The CARE Principles establish that indigenous data belongs to the communities that produced it and must serve their collective benefit. Developed through international indigenous consultation and formalized by the Global Indigenous Data Alliance, the principles hold that communities have authority to control how their data is collected, stored, used, and shared; that data handlers bear responsibility to respect community governance; and that data use must align with indigenous ethical frameworks including cultural protocols and values. Applied to AI, CARE challenges the industry's standard practice of treating all available data as training material, asserting instead that indigenous knowledge requires indigenous consent and governance.
The CARE Principles emerged from decades of indigenous activism against exploitative research practices. Historically, researchers extracted knowledge from indigenous communities—collecting specimens, recording languages, documenting practices—and returned little or no benefit while often violating cultural protocols governing what knowledge could be shared and how. The resulting publications, museum collections, and databases became resources for Western institutions while the source communities remained impoverished. The biopiracy debates of the 1990s—when pharmaceutical companies patented compounds derived from traditional medicines without compensating or acknowledging indigenous knowledge-holders—catalyzed demands for indigenous control over biological and cultural resources. The CARE Principles extend this sovereignty claim into the digital domain.
The principles directly challenge the open-data movement's assumption that making data freely available maximizes social benefit. For indigenous communities, unrestricted data availability can cause harm: sacred knowledge disclosed inappropriately, cultural practices misrepresented, community-held knowledge appropriated for commercial gain without consent. The CARE framework insists that some data should not be open—that communities have the right to maintain boundaries around their knowledge, to determine who may access it and for what purposes, and to ensure that use serves collective benefit rather than external extraction. This position conflicts with the AI industry's appetite for comprehensive training data, creating a governance tension that current policy frameworks have not resolved.
Ramesh Srinivasan's application of CARE to AI development emerged from his fieldwork with Zuni Pueblo and communities in Oaxaca. He documented how digital systems designed without indigenous input systematically failed to accommodate indigenous knowledge forms—oral traditions, communal ownership, sacred protocols, relational epistemologies. The CARE Principles provided a governance framework for what his ethnography revealed: that indigenous communities possess sophisticated knowledge about domains—ecology, agriculture, medicine, astronomy—that AI systems claim to address, and that including this knowledge requires not extraction but partnership, not data-scraping but negotiated collaboration governed by indigenous authority.
The tension between CARE and current AI practice is structural. Large language models depend on massive training corpora assembled by scraping available text. Obtaining indigenous community consent for every piece of knowledge embedded in these corpora would require a development process fundamentally different from the current industrial model—slower, more expensive, legally complex, and respectful of communities' right to refuse. The AI industry has not demonstrated willingness to accept these constraints. The resulting impasse reveals that the industry's commitment to inclusion is conditional: communities are welcome to benefit from AI tools provided they do not demand governance authority over the knowledge that makes those tools possible.
The CARE Principles for Indigenous Data Governance were developed through a multi-year international consultation process led by the Global Indigenous Data Alliance, formalized at the International Data Week conference in Botswana in 2018. The principles built on earlier frameworks including the United Nations Declaration on the Rights of Indigenous Peoples (2007) and decades of indigenous resistance to extractive research. Tahu Kukutai (Māori) and John Taylor were instrumental in the development process. Ramesh Srinivasan's contributions included empirical documentation of digital colonialism and advocacy for extending data sovereignty into technology design processes. The principles have been adopted by research institutions, funding agencies, and indigenous organizations worldwide as a governance standard for research involving indigenous communities.
Collective benefit, not extraction. Data use must produce value for indigenous communities—not merely avoid harm, but actively contribute to community-defined goals and priorities.
Authority to control.

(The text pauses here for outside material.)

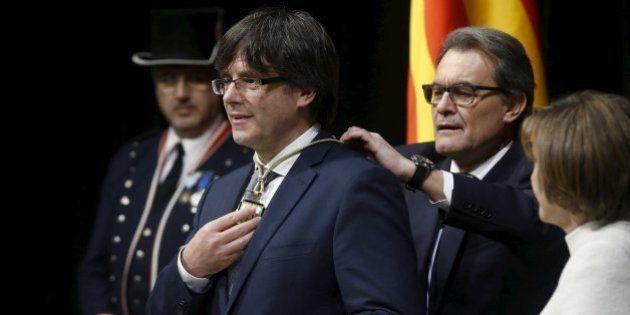 """Puigdemont se estrena: """"Estamos ahogados, humillados, desprecian nuestra identidad"""""""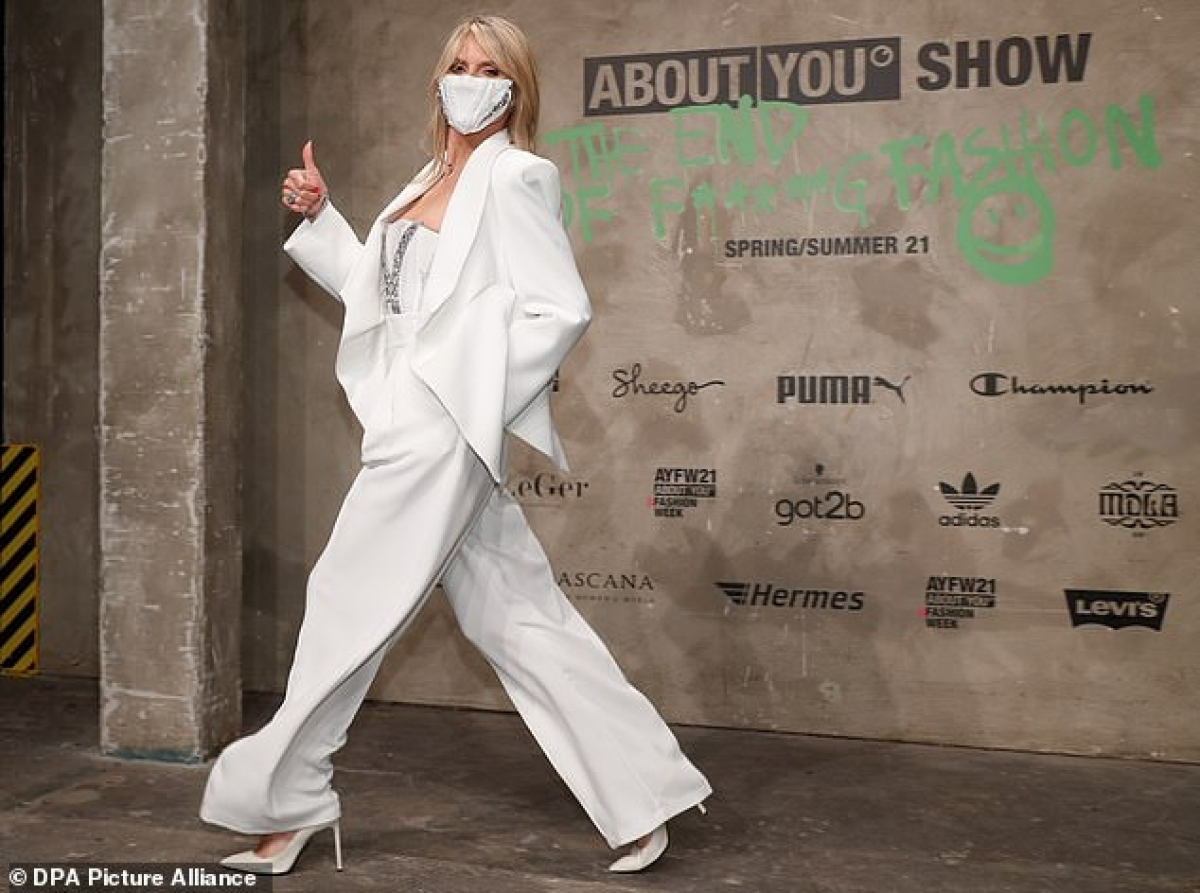 Năm 2020, trên ghế nóng America's Got Talent, Heidi Klum từng gây tranh cãi khi loại vũ công thừa cân Amanda Lacount. Trong lúc thí sinh đang biểu diễn tiết mục vũ đạo, cựu thiên thần Victoria's Secret bấm nút X, tức từ chối xem tiếp. Ngược lại, các giám khảo còn lại và khán giả đều tỏ ra thích thú trước phần thi.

Communities possess the right to determine data collection methods, access conditions, use permissions, and benefit-sharing arrangements—a governance authority that supersedes researchers' or corporations' claims.

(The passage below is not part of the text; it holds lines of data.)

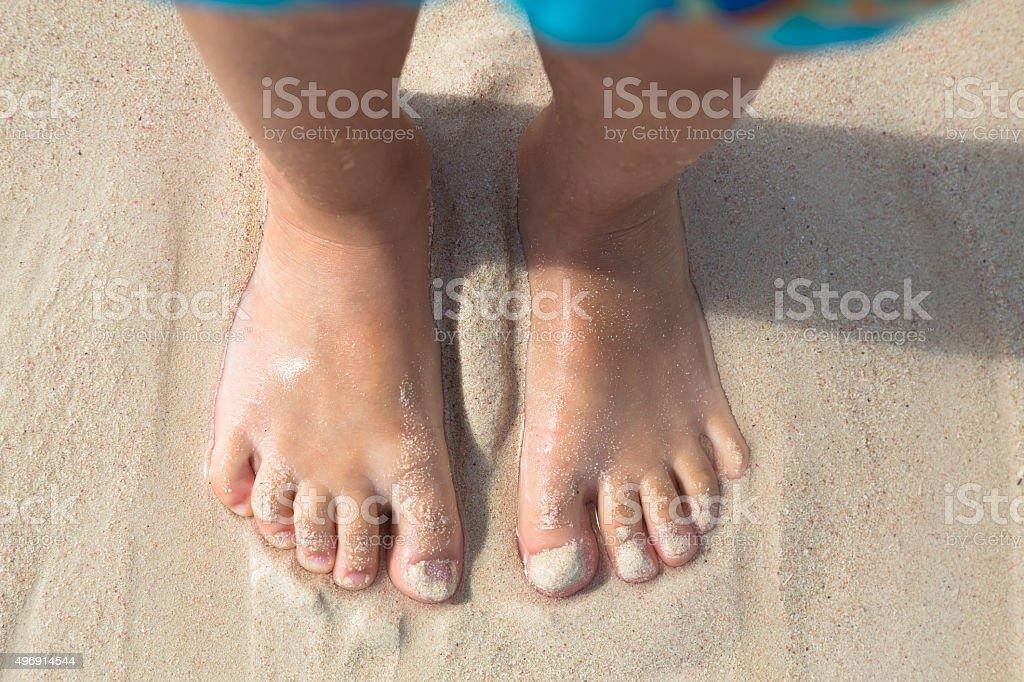 Bosych stóp małe dziecko stoją na plaży, widok z góry – zdjęcie
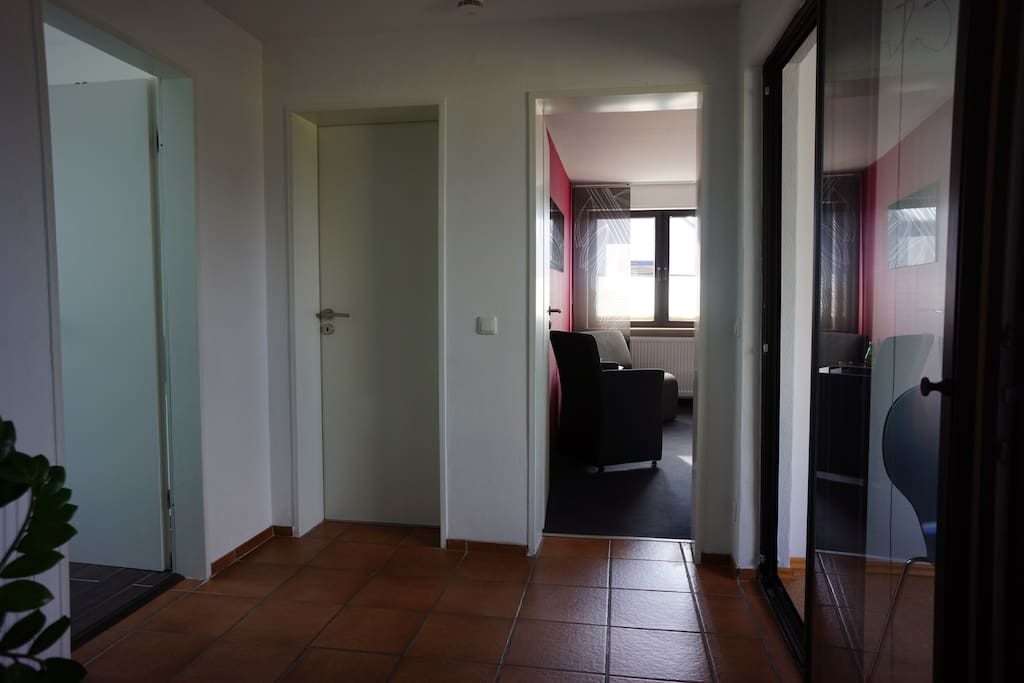 ruhiges zimmer mit bad und k che h user zur miete in aachen nordrhein westfalen deutschland. Black Bedroom Furniture Sets. Home Design Ideas
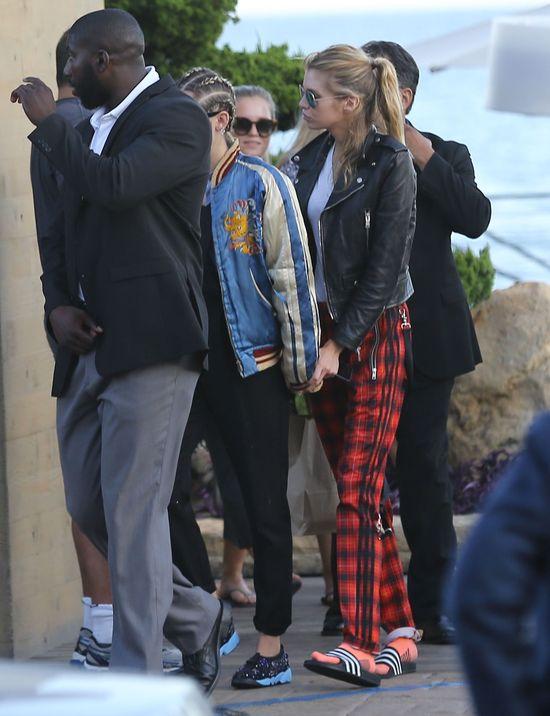 Miley Cyrus przyłapana z dziewczyną (FOTO)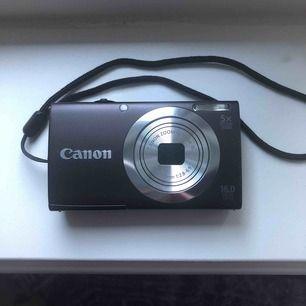 En liten kompakt Canon kamera. 16 megapixel. Funkar perfekt och inga repor på skärmen. Ett 4 GB minneskort medföljer. Frakt 40kr+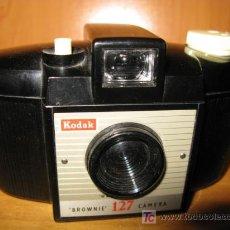 Cámara de fotos: CAMARA FOTOGRAFICA KODAK BROUNIE - 127. Lote 20743632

Responsibility to respect protocols. Data handlers bear obligations to honor indigenous cultural protocols, decision-making processes, and ethical frameworks governing knowledge transmission and use.
Ethics grounded in indigenous values. Data governance must align with indigenous definitions of right relationship, reciprocity, and collective wellbeing rather than defaulting to Western ethical frameworks.
Challenge to AI's extractive model. Applied to artificial intelligence, CARE requires that indigenous knowledge cannot be scraped and processed without community consent—a demand that conflicts with the industry's current training-data practices and forces a reckoning with whose knowledge the amplifier was built to serve.